Aging into our senior years can be a wonderful time of life. We have more time to spend on activities we enjoy with family and friends. However, there are many seniors that find loneliness is their only companion. Studies have found that lonely and isolated seniors have one of the highest rates for dying and it can be much worse than even obesity or smoking.

Reasons for Isolation and Loneliness

Many health related issues can cause elders to isolate themselves.
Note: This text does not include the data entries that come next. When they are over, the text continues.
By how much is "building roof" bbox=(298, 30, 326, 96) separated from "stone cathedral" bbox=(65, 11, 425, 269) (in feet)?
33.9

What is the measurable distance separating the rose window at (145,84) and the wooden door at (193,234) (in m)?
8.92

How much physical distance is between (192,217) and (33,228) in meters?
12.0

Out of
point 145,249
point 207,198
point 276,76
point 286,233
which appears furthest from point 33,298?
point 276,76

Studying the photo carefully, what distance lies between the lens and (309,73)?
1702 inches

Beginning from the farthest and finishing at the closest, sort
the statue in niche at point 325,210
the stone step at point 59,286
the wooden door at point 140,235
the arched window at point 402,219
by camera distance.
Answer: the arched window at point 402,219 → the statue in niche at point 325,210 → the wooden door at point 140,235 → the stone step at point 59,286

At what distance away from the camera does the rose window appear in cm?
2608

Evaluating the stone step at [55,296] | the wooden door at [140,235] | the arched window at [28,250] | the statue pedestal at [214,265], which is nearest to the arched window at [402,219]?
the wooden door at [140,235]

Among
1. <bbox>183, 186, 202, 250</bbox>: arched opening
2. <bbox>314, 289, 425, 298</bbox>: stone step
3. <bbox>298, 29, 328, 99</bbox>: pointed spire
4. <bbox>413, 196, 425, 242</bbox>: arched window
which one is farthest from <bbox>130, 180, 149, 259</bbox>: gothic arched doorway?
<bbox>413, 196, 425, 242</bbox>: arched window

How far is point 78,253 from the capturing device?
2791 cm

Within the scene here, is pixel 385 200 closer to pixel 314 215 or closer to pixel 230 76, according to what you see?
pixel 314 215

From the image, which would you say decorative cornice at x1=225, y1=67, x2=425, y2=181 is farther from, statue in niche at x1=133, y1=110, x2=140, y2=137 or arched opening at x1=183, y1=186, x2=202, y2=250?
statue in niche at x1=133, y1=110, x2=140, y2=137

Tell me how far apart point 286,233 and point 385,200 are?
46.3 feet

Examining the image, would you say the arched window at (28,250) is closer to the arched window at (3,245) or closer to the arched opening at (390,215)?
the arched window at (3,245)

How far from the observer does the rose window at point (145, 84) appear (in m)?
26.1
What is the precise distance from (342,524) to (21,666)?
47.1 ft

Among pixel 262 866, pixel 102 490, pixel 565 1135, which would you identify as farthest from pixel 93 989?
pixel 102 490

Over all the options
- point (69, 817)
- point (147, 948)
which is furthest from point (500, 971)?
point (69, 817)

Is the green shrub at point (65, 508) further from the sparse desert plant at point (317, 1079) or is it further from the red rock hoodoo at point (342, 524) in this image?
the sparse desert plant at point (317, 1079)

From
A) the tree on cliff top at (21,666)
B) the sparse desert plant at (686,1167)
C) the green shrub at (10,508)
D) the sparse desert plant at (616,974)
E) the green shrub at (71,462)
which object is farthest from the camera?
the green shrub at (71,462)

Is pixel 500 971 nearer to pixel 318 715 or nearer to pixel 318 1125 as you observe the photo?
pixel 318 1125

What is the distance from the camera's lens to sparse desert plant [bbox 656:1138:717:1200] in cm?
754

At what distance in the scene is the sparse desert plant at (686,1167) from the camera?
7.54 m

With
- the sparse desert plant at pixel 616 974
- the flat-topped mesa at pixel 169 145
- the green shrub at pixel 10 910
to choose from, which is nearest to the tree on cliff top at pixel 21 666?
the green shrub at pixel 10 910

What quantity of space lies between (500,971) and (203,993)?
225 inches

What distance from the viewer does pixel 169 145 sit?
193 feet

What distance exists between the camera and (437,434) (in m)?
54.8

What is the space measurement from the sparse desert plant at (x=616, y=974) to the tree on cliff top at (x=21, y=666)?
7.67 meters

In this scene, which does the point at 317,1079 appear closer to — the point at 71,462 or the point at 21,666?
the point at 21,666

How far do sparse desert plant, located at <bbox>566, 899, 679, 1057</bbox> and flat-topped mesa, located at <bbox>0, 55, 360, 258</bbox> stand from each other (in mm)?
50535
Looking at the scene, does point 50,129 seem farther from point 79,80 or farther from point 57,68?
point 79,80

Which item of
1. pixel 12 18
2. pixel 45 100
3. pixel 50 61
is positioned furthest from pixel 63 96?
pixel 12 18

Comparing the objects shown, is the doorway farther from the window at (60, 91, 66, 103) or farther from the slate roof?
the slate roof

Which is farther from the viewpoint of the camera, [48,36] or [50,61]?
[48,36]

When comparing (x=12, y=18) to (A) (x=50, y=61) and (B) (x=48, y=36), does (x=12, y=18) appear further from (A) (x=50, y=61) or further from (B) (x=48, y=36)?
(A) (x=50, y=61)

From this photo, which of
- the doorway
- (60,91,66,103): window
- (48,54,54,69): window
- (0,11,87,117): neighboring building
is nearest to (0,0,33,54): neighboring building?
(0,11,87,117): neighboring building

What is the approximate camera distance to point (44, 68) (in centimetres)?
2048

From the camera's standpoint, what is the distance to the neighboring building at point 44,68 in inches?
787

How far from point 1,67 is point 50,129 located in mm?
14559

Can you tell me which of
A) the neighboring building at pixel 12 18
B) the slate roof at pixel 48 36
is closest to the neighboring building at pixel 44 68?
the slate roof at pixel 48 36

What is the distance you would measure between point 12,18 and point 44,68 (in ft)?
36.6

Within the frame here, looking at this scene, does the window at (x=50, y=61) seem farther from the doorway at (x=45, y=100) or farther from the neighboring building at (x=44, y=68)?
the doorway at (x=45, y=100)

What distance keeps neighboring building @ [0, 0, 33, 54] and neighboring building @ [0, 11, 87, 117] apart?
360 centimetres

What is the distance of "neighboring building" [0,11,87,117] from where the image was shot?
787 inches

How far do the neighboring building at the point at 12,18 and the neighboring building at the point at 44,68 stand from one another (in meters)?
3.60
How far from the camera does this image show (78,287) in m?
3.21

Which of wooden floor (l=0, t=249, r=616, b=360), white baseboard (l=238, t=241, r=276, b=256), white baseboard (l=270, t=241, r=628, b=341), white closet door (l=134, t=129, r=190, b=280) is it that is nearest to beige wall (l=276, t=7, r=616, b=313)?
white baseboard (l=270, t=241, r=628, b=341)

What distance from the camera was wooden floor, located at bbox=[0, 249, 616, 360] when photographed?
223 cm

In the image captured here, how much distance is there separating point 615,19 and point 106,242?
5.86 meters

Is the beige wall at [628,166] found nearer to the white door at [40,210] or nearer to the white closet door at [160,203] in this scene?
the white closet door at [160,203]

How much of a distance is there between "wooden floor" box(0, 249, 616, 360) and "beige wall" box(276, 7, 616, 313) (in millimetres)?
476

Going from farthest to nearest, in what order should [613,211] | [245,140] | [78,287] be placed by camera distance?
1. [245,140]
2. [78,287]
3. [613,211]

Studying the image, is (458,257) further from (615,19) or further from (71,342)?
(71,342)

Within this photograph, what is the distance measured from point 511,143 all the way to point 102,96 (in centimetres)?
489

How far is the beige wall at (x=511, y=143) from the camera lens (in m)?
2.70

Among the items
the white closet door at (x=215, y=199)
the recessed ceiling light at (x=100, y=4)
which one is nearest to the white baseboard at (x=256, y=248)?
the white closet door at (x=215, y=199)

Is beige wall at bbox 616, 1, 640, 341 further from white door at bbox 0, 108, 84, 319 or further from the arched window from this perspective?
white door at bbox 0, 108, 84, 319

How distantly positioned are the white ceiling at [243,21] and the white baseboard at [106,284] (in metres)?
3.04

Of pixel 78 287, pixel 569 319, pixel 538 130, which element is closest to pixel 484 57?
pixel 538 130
Poor eyesight can result in a loss of their driver’s license. A fall can make a senior afraid to get out and enjoy a social life. Dementia can be another factor. When a senior realizes they’re having trouble remembering, they avoid talking especially in social settings. Many seniors have bouts with incontinence so they fear an accident should they go out for a social event.

The stress of loneliness can cause minor health issues to escalate. The isolated senior often declines due to increased blood pressure, heart disease and cancer.

The older we get the more likely we are to have losses in our lives. The death of a spouse, friends or other family members narrows our social network, not to mention that grief can play a role in causing a person to isolate. Old neighbors pass away or move into assisted living communities. Our neighbors are a rich resource for all of us and when we lose them, it hurts.

We are all social creatures and it’s just a fact — people need people. When you have close contact with friends and family, they notice even subtle changes in your health and well-being. They care and let us know when they see something going wrong with us. People who have good social and familial connections are less likely to suffer from depression — a major cause to isolate.

Ways to Combat Loneliness

Many of the health issues that can be a factor in isolation can be dealt with. See your doctor regularly and discuss any problems you may be experiencing. Make sure you tell them if you’re feeling depressed and are having panic attacks. Your doctor can get you the help you need.

Get involved! Volunteer in your community — at the library, at the senior center or even with your local hospital. The great feeling you get while helping others will help you overcome your anxiety about getting out. You can even become a phone friend for those who are housebound. Those well-checks will benefit you and help someone in return.

If transportation has become an issue, look into your local public transportation. Most communities have bus service and dial-a-ride. Let your family and friends know that you’d appreciate a weekly ride to church services and even the grocery store. Take them to lunch as a thank you.

Join a gym or take an exercise class at your local senior center. Exercise is a great way to combat depression and keep you healthier.

People add joy and quality to our lives. Don’t deprive yourself of a happy life for any reason. It may just give you many more years to enjoy.